Now and here is the rub, under the influence of the market, the concept of who “I think I am”, has shifted to meaning “I am as you desire me” – in other words a commodity. So divorced are many people from their core values as human beings, that as sellers of a commodity (what they believe the job market wants) they feel separated from what they want to sell. To be sure, they are interested in what they believe themselves to be; immensely interested in their success in the “market”, but they are the managers, the employers, the sellers – and the commodity. Such people are now divorced from themselves and their value as human beings.

Nowadays it is difficult for many people to draw a line between what they call “me” and what is called “mine”. People feel and act about certain things that they consider to be theirs (or what they believe makes them who they are) very much as they feel and act about themselves. Their fame, their children, the work they do, may be as dear to them as are their bodies, and arouse the same emotions and feelings and the same defences if attacked. In its widest possible sense, however, a person’s real identity or core values (what makes them a human being), is more than the sum total of all they may call “theirs”, more than their body, and their skills and abilities, their clothes and their house, their partner or spouse and children, their ancestors and friends, their reputation and accomplishments, their land and motor cars and yacht, their investment portfolio and bank account. These things give them the same emotions of pride and success. If these grow and prosper, people feel “successful”, if they dwindle or are lost, people feel unhappy and diminished – not necessarily to the same degree for each thing, but in much the same way for all.

The increasing worship of “success” (again, however this is defined) has generally failed to satisfy the primal urge for individuals to be who they really are. There are an increasing number of people to whom everything they are doing seems to lack fulfilment. They are still under the spell of the slogans which preach faith in the secular paradise of success and glamour. But doubt, that necessary condition for all progress, has begun to work on them and has made them ready to ask what their real self-interest as human beings really is. They have become dissatisfied with being a commodity.

This is now considered “normal” – which is the real tragedy.

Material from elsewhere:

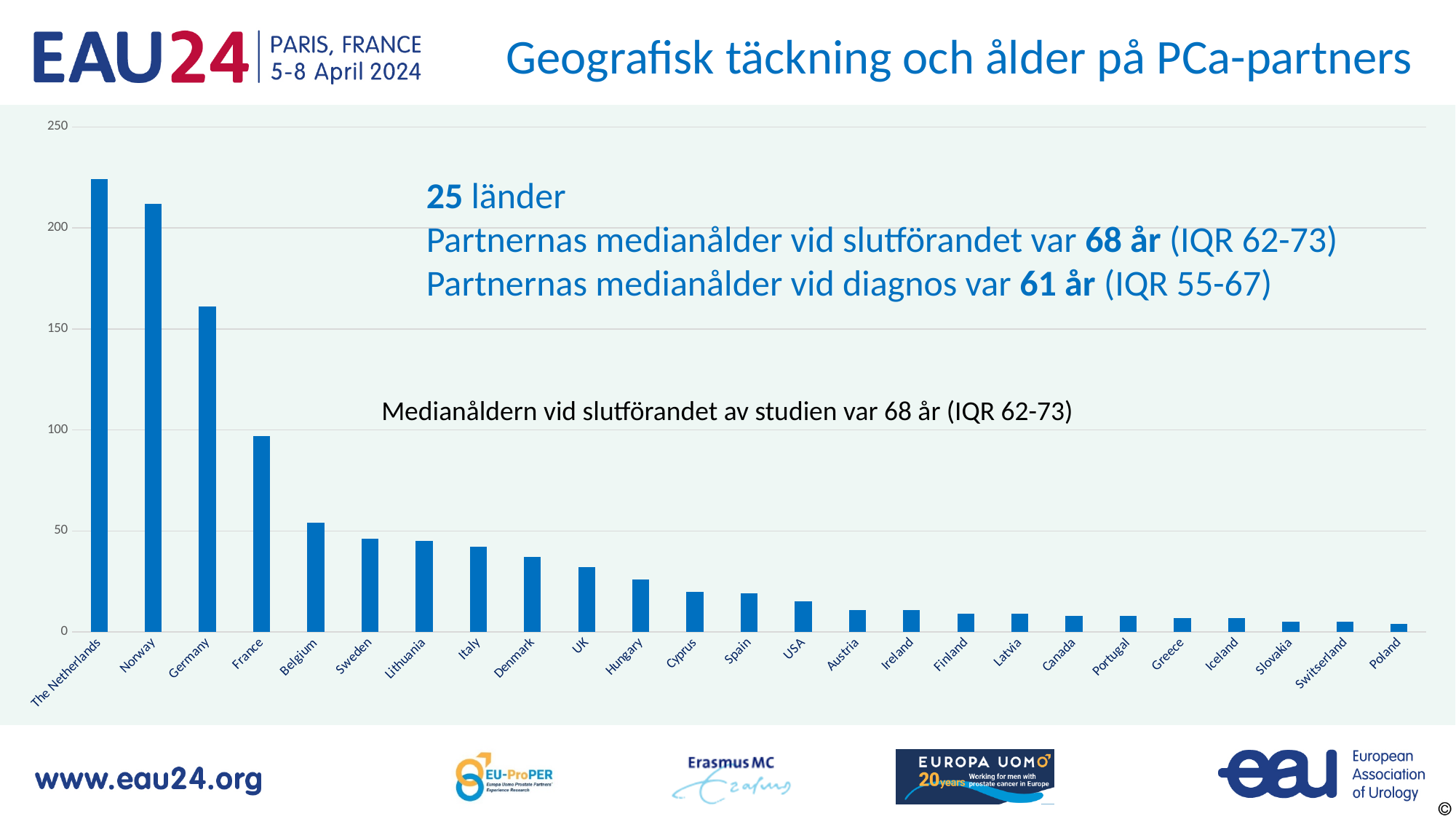
Is the value for Germany greater or less than 150? greater What is the highest value shown on the y axis of the chart? 250 Is the value for The Netherlands greater or less than 200? greater Which country has the lowest bar in the chart? Poland Is the value for Belgium greater or less than 50? greater What kind of chart is shown on the slide? bar chart Which country has the highest bar in the chart? The Netherlands Which has a larger value, Germany or France? Germany Do the bar values rise or fall from left to right along the x axis? fall How many countries are shown on the x axis of the chart? 25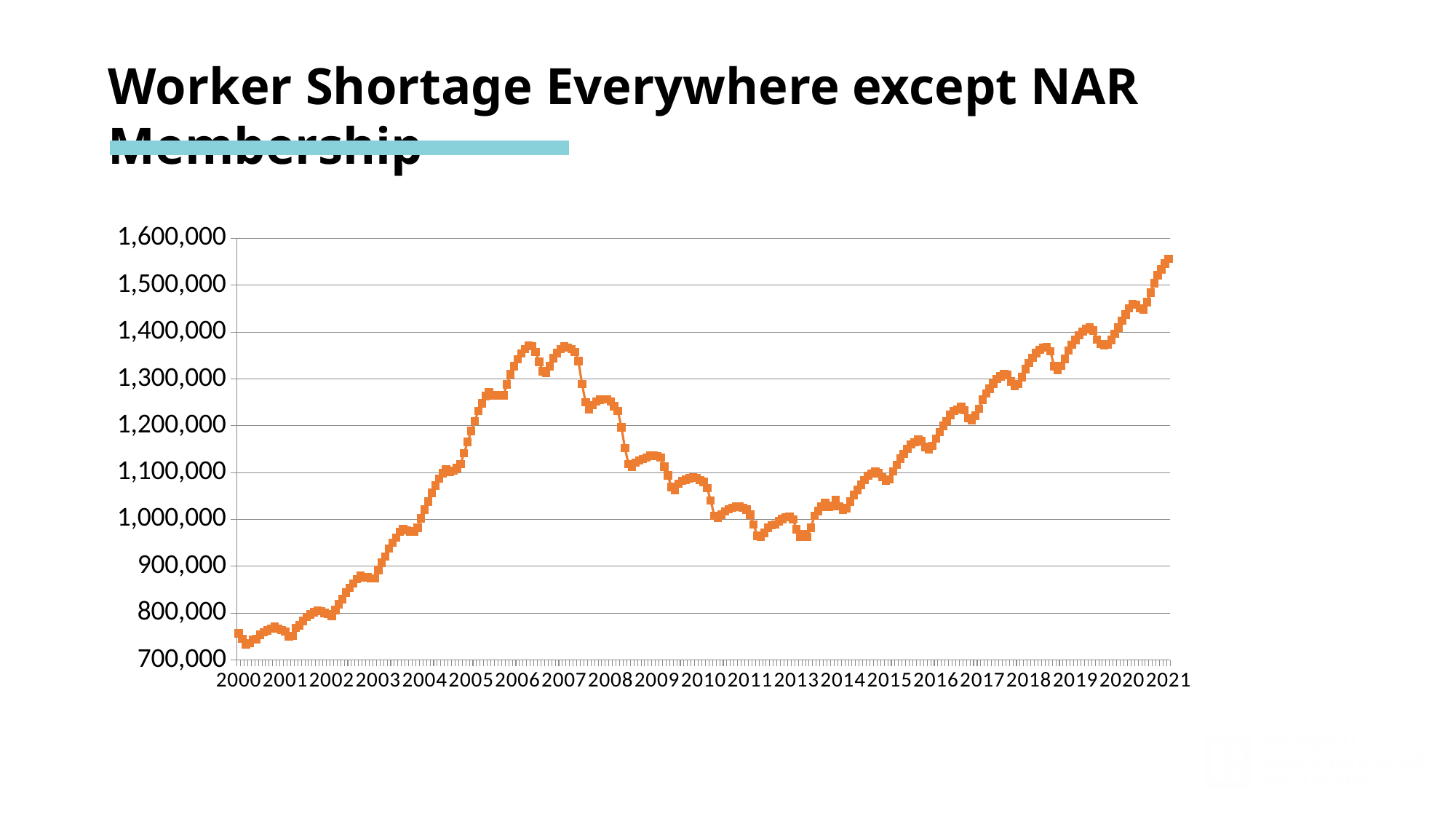
Is the lowest value around 2012 greater or less than 1,000,000? less What is the highest value shown on the y axis? 1,600,000 Is the value at the end of the series in 2021 greater or less than 1,500,000? greater Does the line rise or fall between 2012 and 2021? rise What is the title of the slide containing the chart? Worker Shortage Everywhere except NAR Membership Does the line rise or fall between 2007 and 2012? fall Is the peak value around 2006 greater or less than 1,300,000? greater In which year does the line reach its highest point? 2021 What kind of chart is shown on the slide? line chart How many year labels are shown along the x axis of the chart? 22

Anyone in this situation needs to come to terms with who they really are. There is a difference between a person’s REAL interests and those imposed on them by any given society. Some people may find it difficult to experience life in terms of their own emotions, thoughts and sense of proportion, rather than in terms of the experiences that they are supposed to have, as dictated by the expectations of the “market” and society. In other words they are required to fit in with what the market wants or what the “competition” is providing. They are squeezed into a “shape” that would not be of their own choosing, just to comply with market expectations.

Anything which directs a person into a channel not of their natural inclination; any constriction to personal growth and the development of their full potential as human beings will give rise to stress and anxiety – unfortunately very common in the world today.